* **Your instructions**
Copy everything from the line containing "What is the separation between" down to the line containing "3. the tree trunk at [404,104]", both of those lines included, without changing a thing.

── Task input

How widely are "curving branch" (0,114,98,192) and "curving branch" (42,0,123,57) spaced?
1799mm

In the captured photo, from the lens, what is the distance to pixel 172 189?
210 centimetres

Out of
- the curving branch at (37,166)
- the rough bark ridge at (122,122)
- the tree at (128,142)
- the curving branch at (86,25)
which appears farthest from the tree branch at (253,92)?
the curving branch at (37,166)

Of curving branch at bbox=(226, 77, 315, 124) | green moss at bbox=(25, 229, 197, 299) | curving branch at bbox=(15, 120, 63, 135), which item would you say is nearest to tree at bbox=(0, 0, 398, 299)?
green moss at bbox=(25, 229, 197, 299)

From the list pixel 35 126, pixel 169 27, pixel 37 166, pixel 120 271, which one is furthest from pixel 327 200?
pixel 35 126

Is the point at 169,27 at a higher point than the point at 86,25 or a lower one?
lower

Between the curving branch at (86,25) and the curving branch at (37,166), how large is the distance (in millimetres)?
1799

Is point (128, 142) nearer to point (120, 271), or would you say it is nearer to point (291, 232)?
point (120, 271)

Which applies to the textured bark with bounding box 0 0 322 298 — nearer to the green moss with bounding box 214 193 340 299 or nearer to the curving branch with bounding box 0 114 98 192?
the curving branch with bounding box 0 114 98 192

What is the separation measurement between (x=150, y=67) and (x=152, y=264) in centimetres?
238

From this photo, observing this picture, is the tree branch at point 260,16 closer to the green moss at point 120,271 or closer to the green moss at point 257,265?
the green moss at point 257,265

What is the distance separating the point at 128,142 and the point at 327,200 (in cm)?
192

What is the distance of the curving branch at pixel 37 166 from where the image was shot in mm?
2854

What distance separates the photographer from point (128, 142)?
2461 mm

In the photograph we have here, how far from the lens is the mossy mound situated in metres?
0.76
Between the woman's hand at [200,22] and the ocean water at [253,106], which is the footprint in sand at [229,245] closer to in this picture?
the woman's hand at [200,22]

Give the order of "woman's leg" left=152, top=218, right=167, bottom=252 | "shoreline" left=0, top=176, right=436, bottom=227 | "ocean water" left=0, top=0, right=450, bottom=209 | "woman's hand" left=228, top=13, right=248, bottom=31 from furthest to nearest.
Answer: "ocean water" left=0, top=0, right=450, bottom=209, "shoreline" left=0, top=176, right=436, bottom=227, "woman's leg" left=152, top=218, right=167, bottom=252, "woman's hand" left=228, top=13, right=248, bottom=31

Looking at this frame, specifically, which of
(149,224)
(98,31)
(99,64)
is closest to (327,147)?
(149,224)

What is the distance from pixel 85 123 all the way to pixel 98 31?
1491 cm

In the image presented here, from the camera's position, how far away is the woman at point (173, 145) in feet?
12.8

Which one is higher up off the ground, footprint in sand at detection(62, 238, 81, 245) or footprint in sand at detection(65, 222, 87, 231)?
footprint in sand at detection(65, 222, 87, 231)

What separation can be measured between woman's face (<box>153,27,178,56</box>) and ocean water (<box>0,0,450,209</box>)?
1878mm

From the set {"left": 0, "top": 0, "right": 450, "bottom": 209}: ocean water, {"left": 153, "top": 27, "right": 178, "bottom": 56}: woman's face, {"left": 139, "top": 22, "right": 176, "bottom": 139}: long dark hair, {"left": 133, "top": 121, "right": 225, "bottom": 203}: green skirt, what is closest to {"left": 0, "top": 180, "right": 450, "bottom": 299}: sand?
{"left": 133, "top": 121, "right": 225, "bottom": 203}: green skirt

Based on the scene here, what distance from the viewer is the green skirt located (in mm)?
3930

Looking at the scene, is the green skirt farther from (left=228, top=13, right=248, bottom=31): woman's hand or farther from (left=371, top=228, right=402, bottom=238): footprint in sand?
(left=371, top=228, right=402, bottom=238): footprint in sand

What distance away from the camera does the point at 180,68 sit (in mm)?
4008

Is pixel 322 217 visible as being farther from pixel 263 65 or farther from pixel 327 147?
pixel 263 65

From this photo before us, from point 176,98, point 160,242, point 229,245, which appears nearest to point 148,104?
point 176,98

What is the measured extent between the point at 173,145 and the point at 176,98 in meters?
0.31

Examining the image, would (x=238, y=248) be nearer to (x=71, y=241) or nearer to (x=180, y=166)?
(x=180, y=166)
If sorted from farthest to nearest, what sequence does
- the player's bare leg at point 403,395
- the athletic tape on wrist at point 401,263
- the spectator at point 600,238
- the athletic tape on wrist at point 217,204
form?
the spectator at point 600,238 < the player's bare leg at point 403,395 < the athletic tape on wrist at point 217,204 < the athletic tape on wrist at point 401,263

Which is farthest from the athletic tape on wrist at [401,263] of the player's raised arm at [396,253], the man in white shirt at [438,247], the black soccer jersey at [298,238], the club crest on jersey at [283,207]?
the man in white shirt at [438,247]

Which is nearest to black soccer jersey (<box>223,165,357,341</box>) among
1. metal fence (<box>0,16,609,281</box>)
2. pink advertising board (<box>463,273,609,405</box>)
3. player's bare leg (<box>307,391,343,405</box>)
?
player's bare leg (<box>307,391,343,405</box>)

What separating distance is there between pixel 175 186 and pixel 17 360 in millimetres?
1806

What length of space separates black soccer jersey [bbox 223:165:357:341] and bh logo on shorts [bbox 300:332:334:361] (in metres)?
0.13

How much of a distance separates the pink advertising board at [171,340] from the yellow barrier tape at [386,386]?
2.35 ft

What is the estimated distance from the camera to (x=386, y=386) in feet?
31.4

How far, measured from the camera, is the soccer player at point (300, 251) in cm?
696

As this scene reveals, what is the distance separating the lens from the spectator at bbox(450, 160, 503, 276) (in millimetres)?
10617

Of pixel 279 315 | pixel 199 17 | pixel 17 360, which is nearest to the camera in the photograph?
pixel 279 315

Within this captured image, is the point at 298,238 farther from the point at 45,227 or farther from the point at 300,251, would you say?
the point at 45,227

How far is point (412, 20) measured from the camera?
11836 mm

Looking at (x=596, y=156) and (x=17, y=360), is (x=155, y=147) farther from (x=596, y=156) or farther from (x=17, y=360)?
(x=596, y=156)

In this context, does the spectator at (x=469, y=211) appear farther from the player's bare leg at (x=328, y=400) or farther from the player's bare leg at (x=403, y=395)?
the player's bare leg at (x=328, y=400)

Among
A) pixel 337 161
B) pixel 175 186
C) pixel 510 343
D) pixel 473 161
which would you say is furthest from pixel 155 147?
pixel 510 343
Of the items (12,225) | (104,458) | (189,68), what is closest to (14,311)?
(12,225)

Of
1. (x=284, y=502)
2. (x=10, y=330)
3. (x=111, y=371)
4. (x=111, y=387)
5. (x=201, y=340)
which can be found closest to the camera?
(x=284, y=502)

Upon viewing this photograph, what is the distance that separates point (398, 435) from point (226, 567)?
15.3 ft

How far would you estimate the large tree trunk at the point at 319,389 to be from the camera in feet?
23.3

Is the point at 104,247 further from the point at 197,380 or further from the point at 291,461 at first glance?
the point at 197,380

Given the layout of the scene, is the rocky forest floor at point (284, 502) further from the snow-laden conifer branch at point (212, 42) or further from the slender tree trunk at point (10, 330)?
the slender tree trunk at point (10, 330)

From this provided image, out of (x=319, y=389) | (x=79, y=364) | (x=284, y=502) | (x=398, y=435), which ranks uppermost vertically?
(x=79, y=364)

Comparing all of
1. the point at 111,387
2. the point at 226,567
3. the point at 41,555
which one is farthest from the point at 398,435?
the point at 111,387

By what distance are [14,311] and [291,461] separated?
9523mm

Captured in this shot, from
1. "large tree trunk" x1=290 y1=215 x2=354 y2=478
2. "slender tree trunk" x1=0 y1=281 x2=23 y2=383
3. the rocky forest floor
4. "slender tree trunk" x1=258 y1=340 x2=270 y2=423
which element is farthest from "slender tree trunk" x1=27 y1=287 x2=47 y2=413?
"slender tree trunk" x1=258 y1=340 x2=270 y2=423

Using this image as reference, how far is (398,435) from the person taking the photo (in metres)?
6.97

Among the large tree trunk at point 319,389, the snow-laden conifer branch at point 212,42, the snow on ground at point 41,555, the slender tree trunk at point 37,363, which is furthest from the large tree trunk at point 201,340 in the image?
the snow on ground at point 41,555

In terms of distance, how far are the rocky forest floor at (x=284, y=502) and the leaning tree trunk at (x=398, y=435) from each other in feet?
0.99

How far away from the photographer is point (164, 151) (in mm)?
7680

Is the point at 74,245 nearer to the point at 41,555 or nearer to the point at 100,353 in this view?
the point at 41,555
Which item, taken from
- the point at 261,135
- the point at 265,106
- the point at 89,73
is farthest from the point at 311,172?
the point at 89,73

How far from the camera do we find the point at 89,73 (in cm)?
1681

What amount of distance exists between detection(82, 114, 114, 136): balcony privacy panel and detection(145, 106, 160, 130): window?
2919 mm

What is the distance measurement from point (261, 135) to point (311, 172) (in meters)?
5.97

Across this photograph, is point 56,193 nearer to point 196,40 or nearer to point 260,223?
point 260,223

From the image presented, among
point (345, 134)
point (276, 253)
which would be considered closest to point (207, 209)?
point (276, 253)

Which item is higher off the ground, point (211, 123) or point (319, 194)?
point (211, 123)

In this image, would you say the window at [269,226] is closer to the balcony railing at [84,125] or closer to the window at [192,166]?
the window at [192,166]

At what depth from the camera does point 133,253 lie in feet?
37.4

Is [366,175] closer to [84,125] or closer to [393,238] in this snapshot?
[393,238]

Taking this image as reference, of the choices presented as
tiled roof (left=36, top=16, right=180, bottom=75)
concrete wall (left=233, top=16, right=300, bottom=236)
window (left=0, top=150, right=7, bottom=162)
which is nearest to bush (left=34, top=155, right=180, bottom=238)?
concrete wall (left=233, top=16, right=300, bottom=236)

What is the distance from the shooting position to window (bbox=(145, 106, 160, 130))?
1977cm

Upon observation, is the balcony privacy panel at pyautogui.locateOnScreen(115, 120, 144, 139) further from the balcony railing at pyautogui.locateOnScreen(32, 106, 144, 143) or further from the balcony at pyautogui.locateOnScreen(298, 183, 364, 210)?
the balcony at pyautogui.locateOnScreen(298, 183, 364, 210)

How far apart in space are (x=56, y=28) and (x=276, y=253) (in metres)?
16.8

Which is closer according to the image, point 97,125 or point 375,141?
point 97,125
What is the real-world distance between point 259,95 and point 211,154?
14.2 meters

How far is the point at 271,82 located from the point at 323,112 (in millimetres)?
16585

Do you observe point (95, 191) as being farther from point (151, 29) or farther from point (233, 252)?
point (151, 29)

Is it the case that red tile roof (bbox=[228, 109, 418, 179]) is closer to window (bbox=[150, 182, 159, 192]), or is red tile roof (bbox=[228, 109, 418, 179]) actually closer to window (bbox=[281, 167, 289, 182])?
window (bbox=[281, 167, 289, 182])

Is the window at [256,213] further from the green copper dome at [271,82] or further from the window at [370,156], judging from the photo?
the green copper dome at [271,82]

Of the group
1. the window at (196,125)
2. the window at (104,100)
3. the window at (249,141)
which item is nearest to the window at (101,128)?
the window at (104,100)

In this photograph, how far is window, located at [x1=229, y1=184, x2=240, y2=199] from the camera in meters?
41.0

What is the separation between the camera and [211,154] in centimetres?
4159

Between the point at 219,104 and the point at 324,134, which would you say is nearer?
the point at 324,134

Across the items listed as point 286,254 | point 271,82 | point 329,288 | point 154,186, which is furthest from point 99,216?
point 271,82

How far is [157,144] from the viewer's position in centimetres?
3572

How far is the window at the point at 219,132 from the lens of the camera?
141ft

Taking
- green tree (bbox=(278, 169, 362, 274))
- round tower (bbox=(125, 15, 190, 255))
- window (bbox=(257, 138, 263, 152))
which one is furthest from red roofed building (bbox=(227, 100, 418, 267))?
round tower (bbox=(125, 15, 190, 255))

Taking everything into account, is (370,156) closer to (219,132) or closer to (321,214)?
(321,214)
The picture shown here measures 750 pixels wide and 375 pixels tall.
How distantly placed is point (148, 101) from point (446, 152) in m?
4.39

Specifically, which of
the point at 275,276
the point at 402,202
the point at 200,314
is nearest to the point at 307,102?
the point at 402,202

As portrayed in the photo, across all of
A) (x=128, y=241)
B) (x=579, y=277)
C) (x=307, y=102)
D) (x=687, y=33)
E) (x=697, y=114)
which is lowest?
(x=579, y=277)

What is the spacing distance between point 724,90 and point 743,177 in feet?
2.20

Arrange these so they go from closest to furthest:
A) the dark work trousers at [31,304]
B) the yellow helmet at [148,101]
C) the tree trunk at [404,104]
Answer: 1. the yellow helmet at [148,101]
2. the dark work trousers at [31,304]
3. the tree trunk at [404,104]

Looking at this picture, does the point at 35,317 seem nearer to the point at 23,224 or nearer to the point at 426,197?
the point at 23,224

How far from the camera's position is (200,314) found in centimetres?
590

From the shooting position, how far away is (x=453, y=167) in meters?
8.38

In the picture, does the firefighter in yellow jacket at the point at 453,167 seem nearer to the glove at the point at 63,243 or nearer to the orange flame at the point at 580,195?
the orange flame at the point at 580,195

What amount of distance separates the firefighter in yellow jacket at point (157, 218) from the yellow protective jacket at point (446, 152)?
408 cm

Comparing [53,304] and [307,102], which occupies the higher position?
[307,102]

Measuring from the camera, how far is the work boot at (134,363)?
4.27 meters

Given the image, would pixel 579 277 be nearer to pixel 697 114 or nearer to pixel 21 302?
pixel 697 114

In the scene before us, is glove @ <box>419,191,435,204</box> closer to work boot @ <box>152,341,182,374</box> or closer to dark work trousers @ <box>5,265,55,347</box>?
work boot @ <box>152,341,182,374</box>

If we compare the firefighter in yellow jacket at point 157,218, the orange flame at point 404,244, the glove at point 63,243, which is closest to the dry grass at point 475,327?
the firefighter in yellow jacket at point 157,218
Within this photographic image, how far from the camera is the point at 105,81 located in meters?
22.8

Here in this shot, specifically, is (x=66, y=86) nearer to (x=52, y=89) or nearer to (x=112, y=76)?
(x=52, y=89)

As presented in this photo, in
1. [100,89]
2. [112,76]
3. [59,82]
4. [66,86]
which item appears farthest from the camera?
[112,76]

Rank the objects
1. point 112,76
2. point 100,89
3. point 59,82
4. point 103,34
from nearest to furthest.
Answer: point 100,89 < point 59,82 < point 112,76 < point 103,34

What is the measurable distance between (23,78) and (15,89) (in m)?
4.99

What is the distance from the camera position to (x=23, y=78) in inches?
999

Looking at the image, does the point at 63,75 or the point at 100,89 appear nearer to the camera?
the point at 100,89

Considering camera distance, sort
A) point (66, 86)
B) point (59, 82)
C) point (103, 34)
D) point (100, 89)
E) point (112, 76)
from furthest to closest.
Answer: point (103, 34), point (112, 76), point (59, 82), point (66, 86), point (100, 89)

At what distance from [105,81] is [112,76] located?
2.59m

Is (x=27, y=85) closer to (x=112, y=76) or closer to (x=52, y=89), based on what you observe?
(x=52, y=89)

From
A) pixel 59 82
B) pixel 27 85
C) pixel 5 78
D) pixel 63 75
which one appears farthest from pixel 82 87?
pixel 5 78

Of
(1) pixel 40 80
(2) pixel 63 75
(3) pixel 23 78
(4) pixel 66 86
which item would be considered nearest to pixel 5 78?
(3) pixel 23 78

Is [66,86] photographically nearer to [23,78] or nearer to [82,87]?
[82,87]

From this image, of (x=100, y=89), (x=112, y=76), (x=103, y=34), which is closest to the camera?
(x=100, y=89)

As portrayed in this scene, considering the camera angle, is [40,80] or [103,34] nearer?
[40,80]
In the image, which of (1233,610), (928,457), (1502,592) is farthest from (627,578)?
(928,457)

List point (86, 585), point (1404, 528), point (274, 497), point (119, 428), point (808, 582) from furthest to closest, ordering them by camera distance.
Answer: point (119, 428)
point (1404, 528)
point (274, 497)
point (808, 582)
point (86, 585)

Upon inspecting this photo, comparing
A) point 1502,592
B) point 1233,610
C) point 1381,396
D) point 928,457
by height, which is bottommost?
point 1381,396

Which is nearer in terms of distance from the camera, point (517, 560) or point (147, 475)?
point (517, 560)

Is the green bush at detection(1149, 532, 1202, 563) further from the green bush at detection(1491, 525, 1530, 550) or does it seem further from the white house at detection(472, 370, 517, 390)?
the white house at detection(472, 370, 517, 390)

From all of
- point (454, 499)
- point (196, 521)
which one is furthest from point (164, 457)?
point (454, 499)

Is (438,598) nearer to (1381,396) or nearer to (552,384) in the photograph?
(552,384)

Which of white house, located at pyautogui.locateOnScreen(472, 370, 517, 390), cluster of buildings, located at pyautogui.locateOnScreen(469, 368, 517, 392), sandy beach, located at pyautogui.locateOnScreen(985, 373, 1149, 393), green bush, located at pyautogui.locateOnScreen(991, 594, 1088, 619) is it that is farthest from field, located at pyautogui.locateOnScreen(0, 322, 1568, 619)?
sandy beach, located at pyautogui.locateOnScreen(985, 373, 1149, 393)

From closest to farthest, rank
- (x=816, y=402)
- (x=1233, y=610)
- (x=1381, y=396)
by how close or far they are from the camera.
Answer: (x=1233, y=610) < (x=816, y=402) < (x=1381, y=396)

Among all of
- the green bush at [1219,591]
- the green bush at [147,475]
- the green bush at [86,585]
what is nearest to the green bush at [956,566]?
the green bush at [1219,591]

────

* **Answer to the problem**
What is the separation between the camera and [211,154] in centimetres?
4159

Between the point at 219,104 and the point at 324,134, which would you say is nearer?
the point at 324,134

Across the items listed as point 286,254 | point 271,82 | point 329,288 | point 154,186, which is furthest from point 99,216?
point 271,82

How far is [157,144] from the viewer's position in centimetres?
3572

How far is the window at the point at 219,132 from the lens of the camera?
141ft

Taking
- green tree (bbox=(278, 169, 362, 274))
- round tower (bbox=(125, 15, 190, 255))
- window (bbox=(257, 138, 263, 152))
which one is furthest from red roofed building (bbox=(227, 100, 418, 267))?
round tower (bbox=(125, 15, 190, 255))

Taking everything into account, is (370,156) closer to (219,132) or closer to (321,214)?
(321,214)
The picture shown here measures 750 pixels wide and 375 pixels tall.
How distantly placed is point (148, 101) from point (446, 152) in m?
4.39

Specifically, which of
the point at 275,276
the point at 402,202
the point at 200,314
is nearest to the point at 307,102?
the point at 402,202

As portrayed in the photo, across all of
A) (x=128, y=241)
B) (x=579, y=277)
C) (x=307, y=102)
D) (x=687, y=33)
E) (x=697, y=114)
which is lowest?
(x=579, y=277)

What is the spacing distance between point 724,90 and point 743,177 in feet?
2.20

Arrange these so they go from closest to furthest:
A) the dark work trousers at [31,304]
B) the yellow helmet at [148,101]
C) the tree trunk at [404,104]
Answer: 1. the yellow helmet at [148,101]
2. the dark work trousers at [31,304]
3. the tree trunk at [404,104]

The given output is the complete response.